Testaufbau und Messverfahren

Um die genauen Leistungsdifferenzen nachvollziehbar zu veranschaulichen, haben wir lediglich den jeweiligen CPU-Kühler mit folgenden Komponenten in einem geschlossenen Wasserkreislauf:

  • Triple-Radiator NexXxos Extreme III Rev. 2 der Firma Alphacool 
  • Pumpe DDC-Plus (Rev.1) mit Alphacool-Deckel und Alphacool Aufsteck-Ausgleichbehälter
  • 2 Wasser-Temperatursensoren
  • Durchflusssensor Digmesa FHKUC70 (geringste mögliche Restriktion)
  • Schlauchtüllen in 1/2" mit einem Schlauch von 15,9/11,1mm AD/ID


Die Wasser-Temperatursensoren sind anhand von digitalen Sensoren kalibriert worden. Angebracht sind diese Temperatursensoren jeweils am Radiatorenein- und -ausgang. Zugeführte Luft zum Radiator und abgeführte Luft aus dem Radiator heraus wurden ebenfalls mit Temperaturfühlern gemessen, um das Raumtemperaturverhältnis zur Wassertemperatur beobachten zu können. Temperaturen der gesamten Leistung der Wasserkühlung, sowie Durchfluss wurden mittels Aquaero und Poweradjust (Laing-Pumpe) ausgewertet.

Testsystem

  • Intel Core2Quad Q6600 "Kentsfield" @3600 MHz bei 1,46V Vcore auf
  • Asus Commando Mainboard


Tools

  • Prime 95
  • Everest Ultimate
  • Core-Temp
  • PerfWatch
  • CPUTempwatch
  • Aquasuite 4.0


Einheitlicher Testverlauf bestand aus 20 Minuten aufheizen/einpendeln der Wassertemperatur mittels Prime 95 (Custom / FFT´s in Place).
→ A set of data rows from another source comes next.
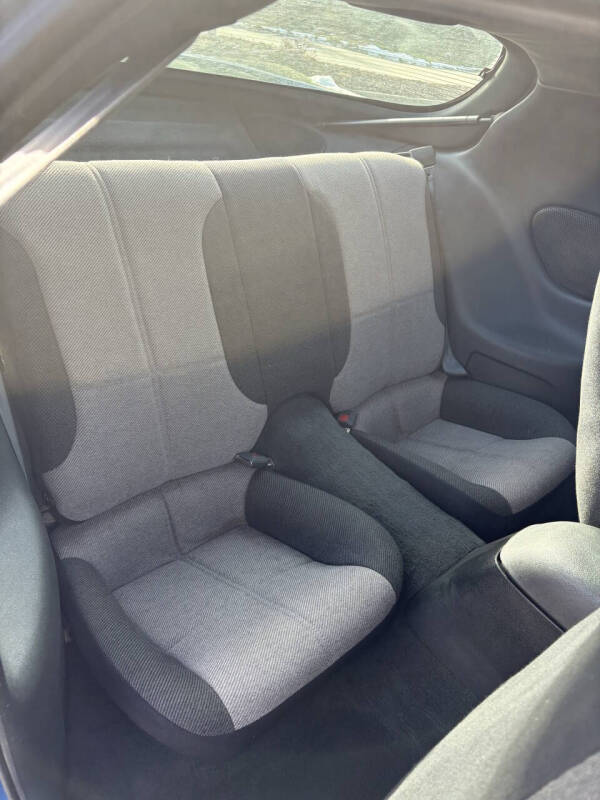 1994 Chevrolet Camaro Z28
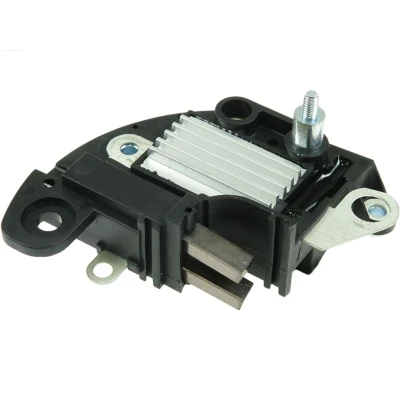 Bilde av AS PL ARE4021 Generatorregulator 12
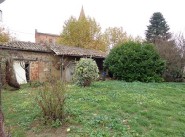 Immobilier Daux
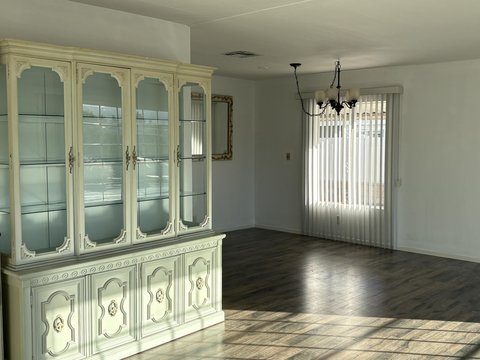39880 Palm Greens Parkway, Palm Desert, CA 92260 photo 4
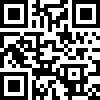https://news.emdad.ir/xJ5m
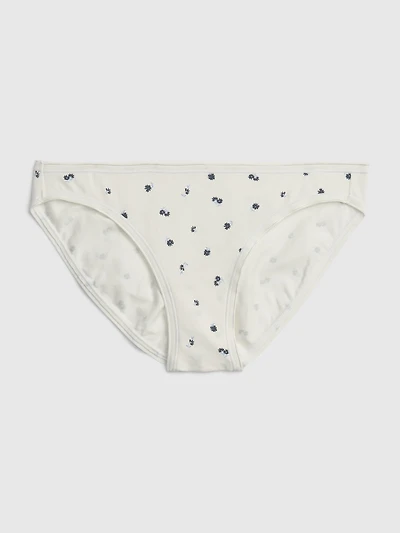 Bikini Briefs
Danach wurden periodisch alle fünf Minuten Screenshots zur Auswertung erstellt (Dauer ca. 40 Min.)

Wir hatten uns bis zum Schluss die Bewertungskriterien offen gehalten, da wir uns nicht ganz schlüssig waren, welche Werte denn nun der absolute und bessere Anhaltspunkt wären, um die Kühler zu klassifizieren. Wie auch viele andere bereits bekannte Foren und Magazine, haben wir uns für den Durchschnitt der vier Core-Temperaturen entschieden, welche mittels  Everest Ultimate und  Core-Temp ausgelesen wurden und in beiden Tools gleiche Werte aufzeigten.
Oftmals gab es Differenzen zwischen exakt zwei Core-Paaren, die der eine oder andere Kühler eben besser oder schlechter meistern konnte. Aber an solchen Differenzen sind auch die Verarbeitungen der Intel Heatspreader schuld. Der für unseren Test angeschaffte Prozessor scheint ebenfalls keinen plan sitzenden Heatspreader zu haben, denn so mancher Kühler hatte seine Probleme, diese hohe Verlustleistung zu meistern.